Cronache

«I piani individuali sono in sviluppo»

Il presidente: «I Pip sono aumentati lo scorso anno del 10%». Piace l'offerta previdenziale delle assicurazioni

«I piani individuali sono in sviluppo»

Il 2014 è stato ancora un anno contrassegnato da risultati reddituali molto positivi per tutte le tipologie di fondi pensione che, mediamente, hanno fatto segnare un guadagno superiore al 7%. Ciò detto, la previdenza complementare in Italia resta un fenomeno marginale, se paragonato allo sviluppo che connota i principali Paesi dell'Unione europea. In questo contesto, Sergio Corbello, presidente Assoprevidenza, segnala come nel 2014 si sia consolidata la micro storia di successo rappresentata dai prodotti pensionistici del comparto assicurativo: i Pip (piani individuale di previdenza) sono infatti cresciuti intorno al 10%, dopo che nel 2013 già avevano fatto segnare uno sviluppo di circa il 20%.

Quali sono invece le principali sfide del settore per quest'anno?

«Il primo imperativo del settore resta sempre quello di crescere, nonostante l'ordinamento non faccia nulla, per non dire di peggio, per aiutare lo sviluppo e la diffusione dei piani pensionistici complementari. Confidando che nel 2015 la ripresa economica non sia una chimera e, quindi, il Paese possa attenuare l'emergenza che da troppi anni lo attanaglia, la sfida sarà certamente la ricerca di rendimenti accettabili, senza che si debba troppo alzare l'asticella del rischio. Sotto questo profilo dovranno essere superate le troppe remore, talora veri e propri blocchi psicologici, che hanno impedito di approcciare, con la necessaria serenità di giudizio, le molte innovative proposte che pure vengono dal mercato. In questa ottica, l'utilizzo di taluni investimenti alternativi potrebbe indirettamente contribuire alla stessa crescita del Paese».

A questo proposito, come valuta la decisione del governo di aumentare l'aliquota sui rendimenti delle fondi pensione?

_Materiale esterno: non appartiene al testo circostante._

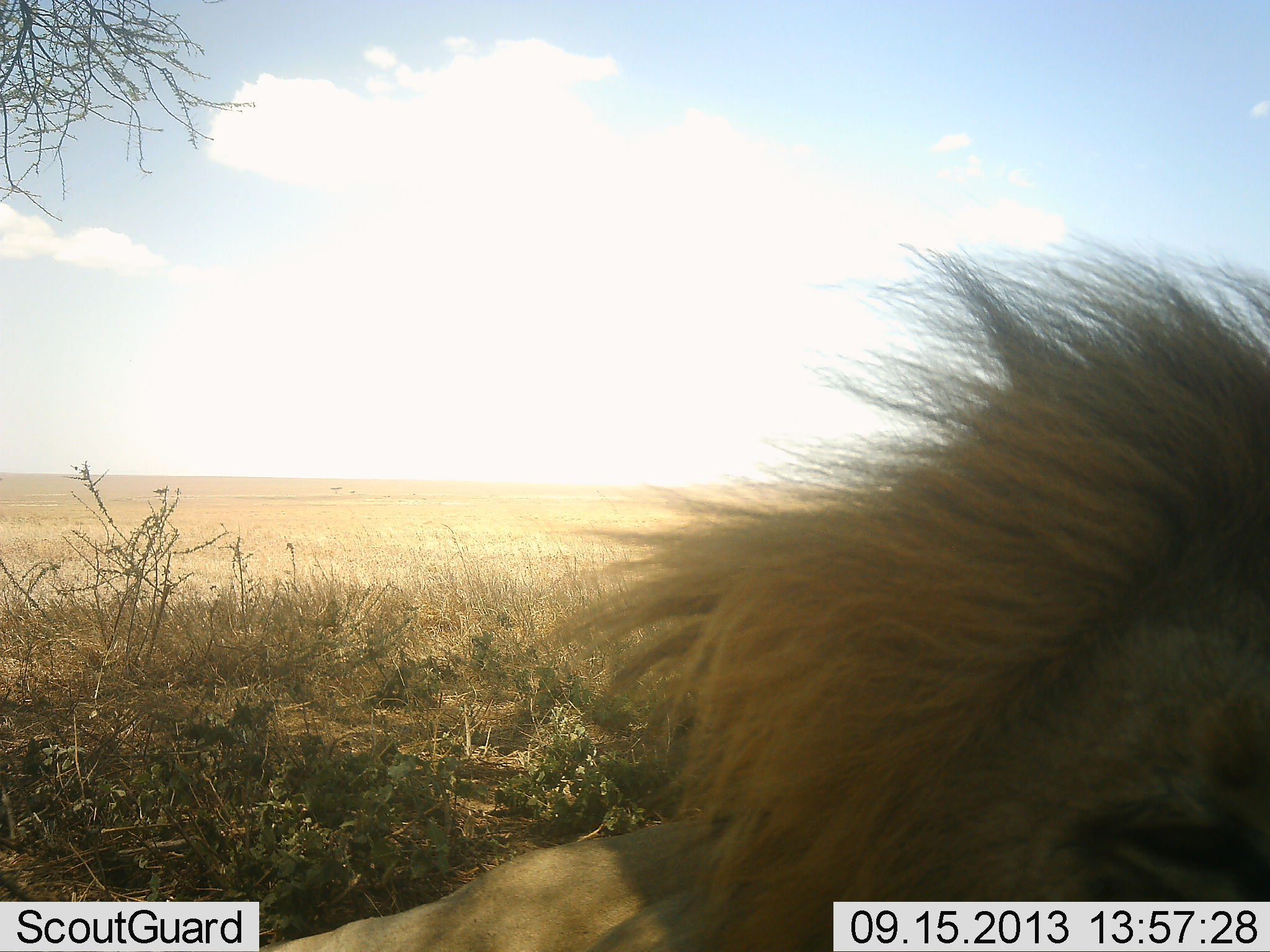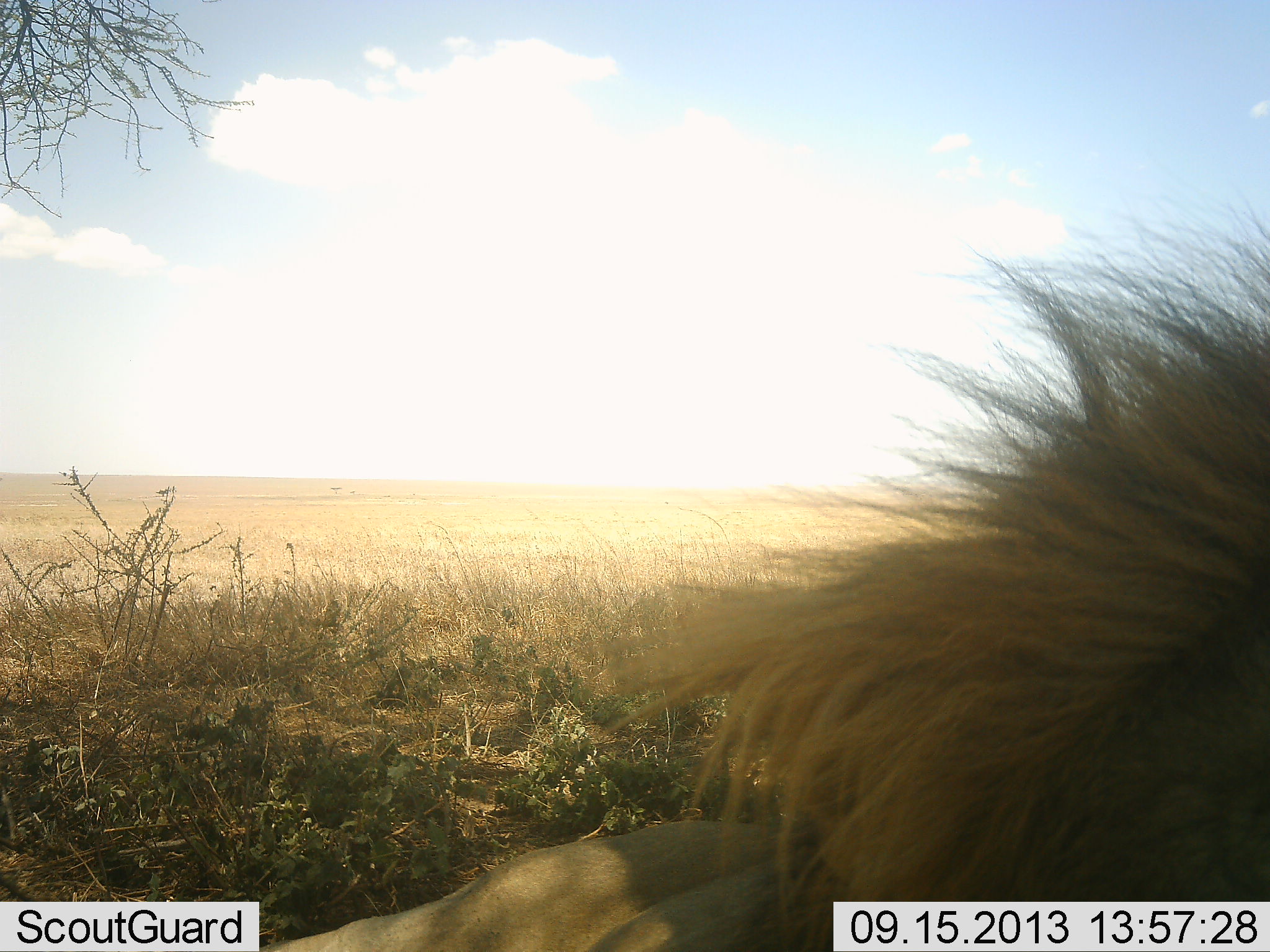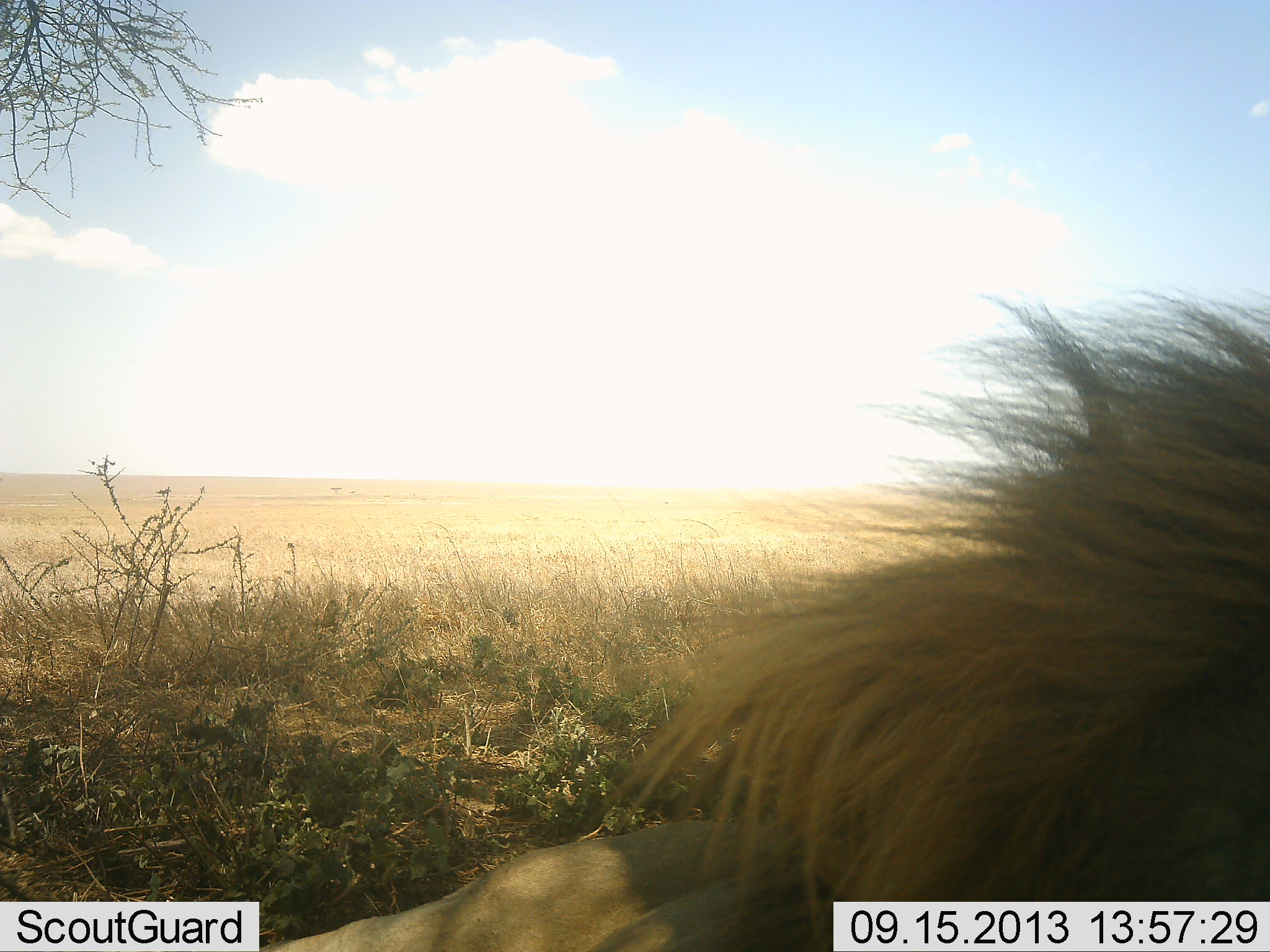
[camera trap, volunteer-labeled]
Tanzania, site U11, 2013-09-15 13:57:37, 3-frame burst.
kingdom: Animalia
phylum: Chordata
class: Mammalia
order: Carnivora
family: Felidae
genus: Panthera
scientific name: Panthera leo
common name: lion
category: lionmale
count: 1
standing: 10%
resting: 80%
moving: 10%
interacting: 0%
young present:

«Direi che si tratta davvero di un paradigmatico esempio di “remare contro”. I fondi pensione non sono un prodotto finanziario, bensì delle entità giuridiche, variamente strutturate, preposte ad attribuire prestazioni di carattere previdenziale, a sostegno e integrazione dei trattamenti pensionistici di base, per assicurare un livello di complessiva “adeguatezza” del reddito degli anziani. In tutti i Paesi dell'Unione, proprio in ragione della funzione pensionistica assolta, ma anche per il ruolo di investitori istituzionali di lungo periodo, i governi dispiegano la massima cura per favorire lo sviluppo dei fondi complementari. Ciò, in primo luogo, attraverso la messa in campo di una fiscalità particolarmente agevolata, avuto specifico riguardo alla cruciale fase di accumulo delle riserve. Mi riferisco allo schema che si sintetizza nell'acronimo E/E/T: Esenzione da imponibilità fiscale per una ragionevole misura di apporti contributivi; Esenzione totale da prelievo tributario sui rendimenti tempo per tempo conseguiti dal patrimonio dei fondi pensione; Tassazione delle prestazioni pensionistiche in capo al singolo. Noi siamo andati nella direzione opposta. L'aggravio dell'aliquota al 20% sul maturato rende addirittura più pesante il prelievo fiscale per i fondi pensione rispetto a un prodotto finanziario, per il quale è prevista l'aliquota del 26% sul realizzato: la tassazione del 20% sul maturato equivale, infatti, mediamente a circa il 30% sul realizzato. Diciamo che l'auspicato riavvio della crescita del Paese potrà/dovrà consentire di ritornare sulla materia. A parte l'emanazione dell'atteso decreto circa i crediti di imposta, connessi a investimenti produttivi di lungo periodo, penso che la legge di stabilità per il 2016 sarà un momento chiave per un “ravvedimento operoso” del governo».

E cosa pensa invece, dell'opzione offerta ai lavoratori da marzo di destinare il Tfr in busta paga?

«Non condivido il provvedimento, sebbene ne comprenda le motivazioni macroeconomiche.

Sul punto ho più fiducia nei cittadini che nei governanti».